SUPPLIED TEXT:
# DWA requirements?



## retri (Mar 5, 2008)

Just wanted to confirm what the requirements are for keeping DWA, I am not looing at anything any time soon, but may consider it in the future, just wanna make sure that I will be able to fulfil the requirements.

As far as I know you need to keep the animal in a locked viv in a locked room, but is that it? just wondering because as we all know snakes are great escape artists and they tend to ignor locks that would stop a human, i.e have had small snakes escape through vents ect, and also surely a smaller snake could squeeze under a door, although I wouldnt really want to walk into my rep room and have to start searching for somthing that has the potential to kill me after it has done a hudini on its viv?


----------



## SiUK (Feb 15, 2007)

the room needs to be sealed as well as locked


----------



## crouchy (Jan 14, 2008)

plus it all depends on where you live and what your local council want you to do.


----------



## stuartdouglas (Mar 5, 2008)

You'll need a brush bar on the bottom of your door and it's advisable to have some means of seeing into the room before you open the door. I.e, viewing port or glass door.


----------



## retri (Mar 5, 2008)

stuartdouglas said:


> You'll need a brush bar on the bottom of your door and it's advisable to have some means of seeing into the room before you open the door. I.e, viewing port or glass door.

INFORMATION SUPPLIED:
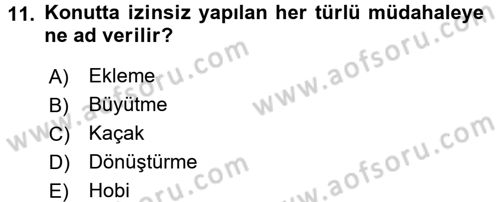 Konut Seçimi ve Düzenlenmesi Dersi 2016 - 2017 Yılı (Vize) Ara Sınav Soruları 11. Soru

WHAT THIS EXERCISE ASKS:
**a)** According to the DWA requirements thread, what must the room be in addition to locked?
**b)** Which usernames post in the DWA requirements thread? List each one once.
Answer from the DWA requirements thread alone, not from the data.

LIST OF ANSWERS:
**a)** Sealed.

**b)** retri, SiUK, crouchy, stuartdouglas